» **What you need to do**: Reproduce the rows verbatim from the first one through the line containing "اوبتيما 2010 ستة", including both, and leave out the pictures.

§

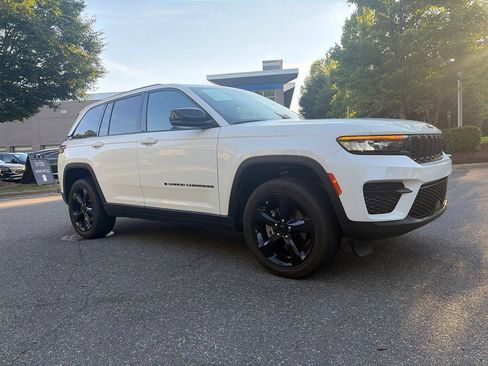 Used 2023 Jeep Grand Cherokee Altitude AWD/4WD image 2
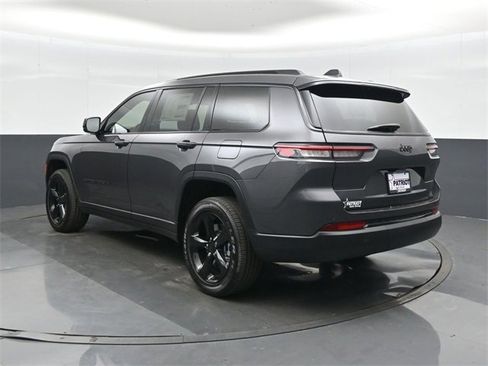 New 2025 Jeep Grand Cherokee L Altitude image 6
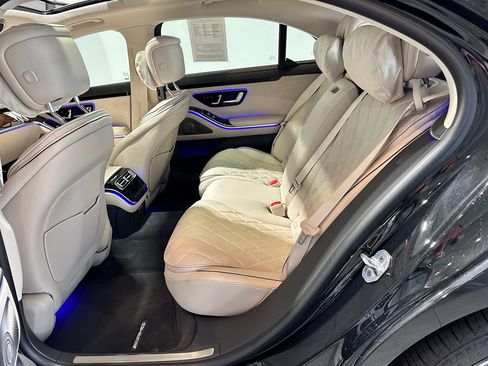 Used 2026 Mercedes-Benz S 500 4MATIC image 29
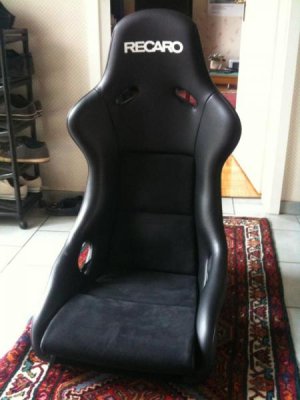 recaro.jpg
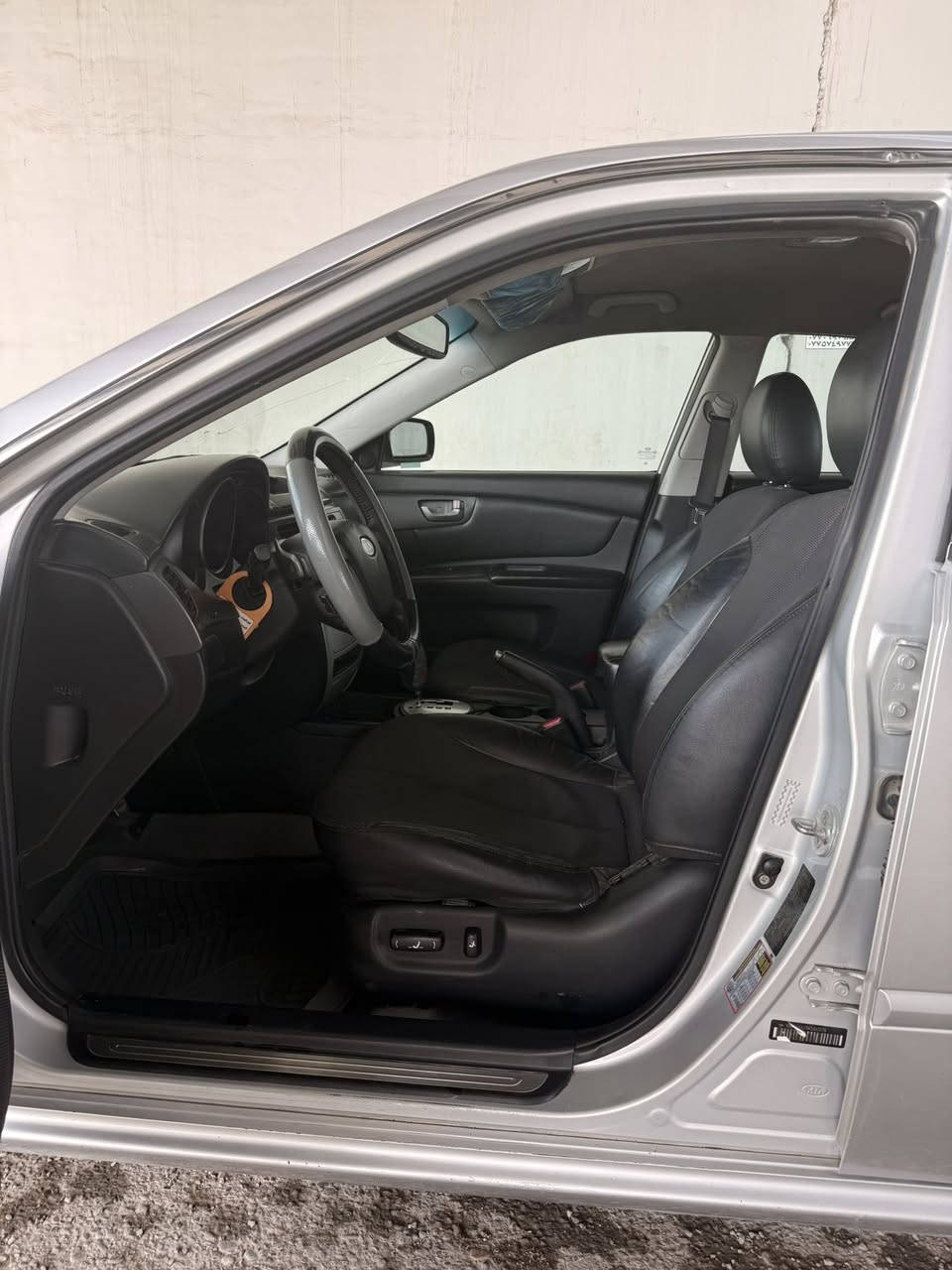 اوبتيما 2010 ستة سلندر 2700 امريكية فول مواصفات عدا الفتحة كشنات كهرباء +بصمة تشغيل+ابواب بصمة+شفتات تبديل النمر رياضية خلف الستيرن +الصندوك بصمة + انضمة قيادة ونضام ايكو اقتصادي وية دوسة البانزين+اشاير بلمري +نضام قيادة للصعود+esc +مثبت سرعة وسكليتر للمثبت بلستيرن+ نضام ترحيب بليد+مانع انزلاق +تبريد ثلج شرط حتى هي واكفة على سلولي انجماد +نضام قيادة رياضي + كشناتهة المقعد والضهر مخمل والاطراف جلد والكشن حضن +

 السيارة ضررهة جاملغ واحد امامي جهة السايق صبغ والباقي مكفول وابيع على السونار محركهة وكيرهة خير من الله والسيارة رزانة وسرعة وصرفيتها مثل الاربعة سلندر واقل رقمهة ديالى الجديد مكاني ديالى بعقوبة السعر 112 وهذا رقمي ***********
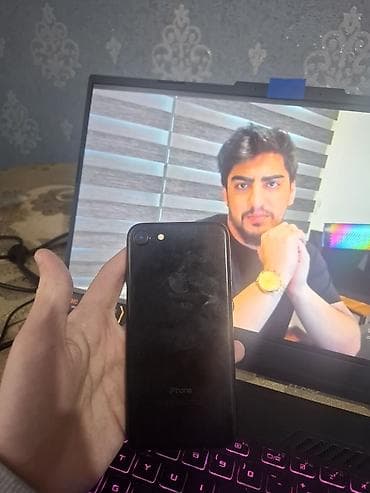 noutbuklar islenmis: IPhone 7, 32 GB, Jet Black, Barmaq izi — 2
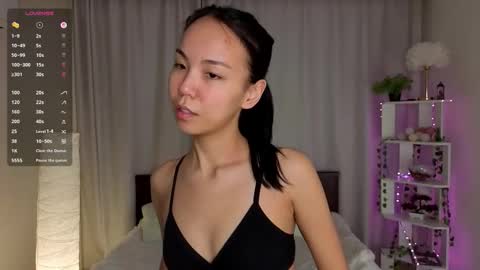 Emily online show from February 6, 6:44 pm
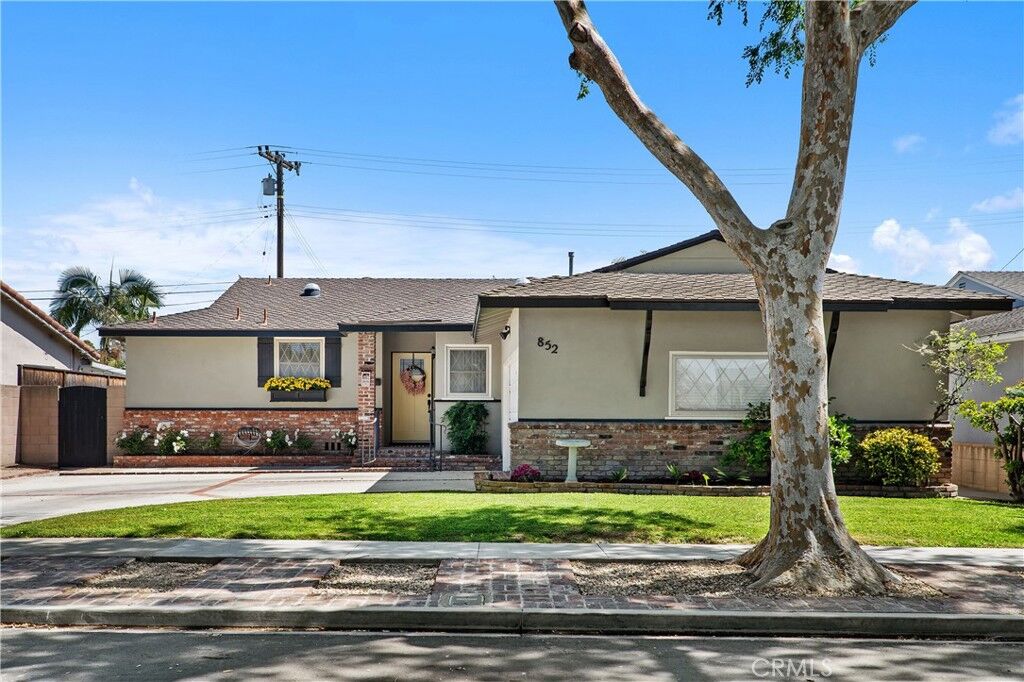 Property Photo: 852 Kallin Avenue CA 90815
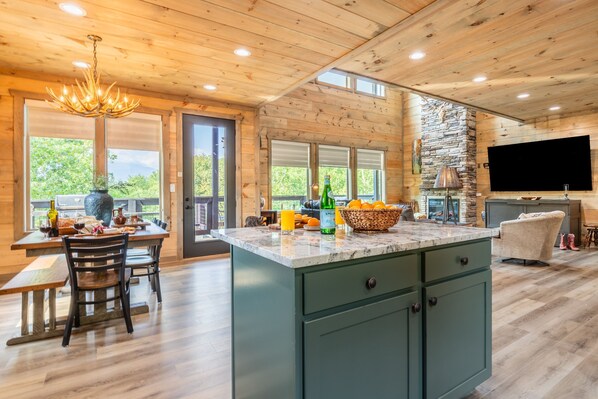 3 bedrooms - Rambling Ridge Lodge Endless Amenities Fun Indoor Pool Hot Tub A Arcade Game Room (Gatlinburg)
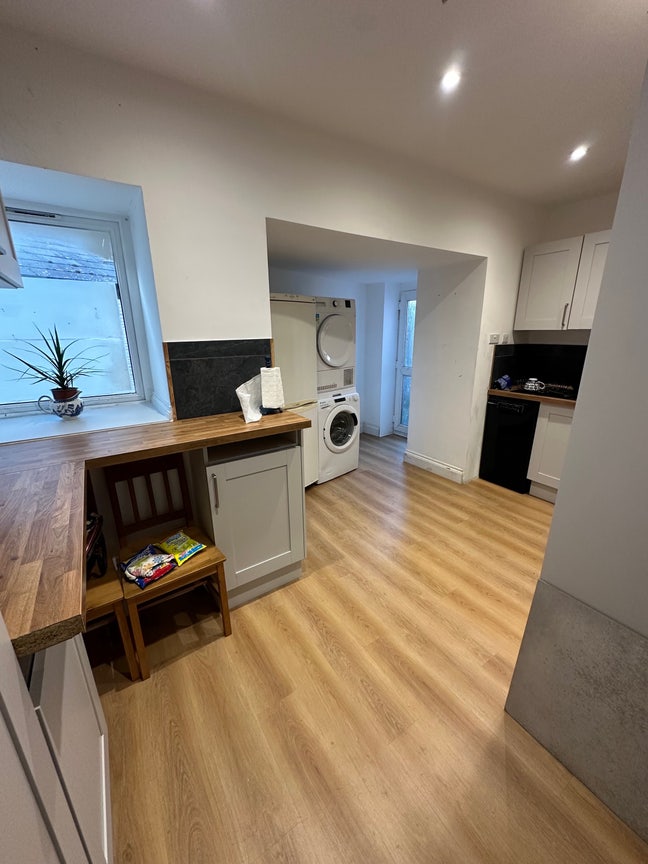 Subletting my Home (all bills included) Main Photo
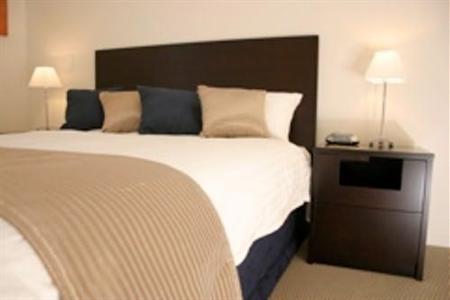 фото отеля Macquarie Waters Hotel & Apartments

§

» **Expected answer**:
 Used 2023 Jeep Grand Cherokee Altitude AWD/4WD image 2
 New 2025 Jeep Grand Cherokee L Altitude image 6
 Used 2026 Mercedes-Benz S 500 4MATIC image 29
 recaro.jpg
 اوبتيما 2010 ستة سلندر 2700 امريكية فول مواصفات عدا الفتحة كشنات كهرباء +بصمة تشغيل+ابواب بصمة+شفتات تبديل النمر رياضية خلف الستيرن +الصندوك بصمة + انضمة قيادة ونضام ايكو اقتصادي وية دوسة البانزين+اشاير بلمري +نضام قيادة للصعود+esc +مثبت سرعة وسكليتر للمثبت بلستيرن+ نضام ترحيب بليد+مانع انزلاق +تبريد ثلج شرط حتى هي واكفة على سلولي انجماد +نضام قيادة رياضي + كشناتهة المقعد والضهر مخمل والاطراف جلد والكشن حضن +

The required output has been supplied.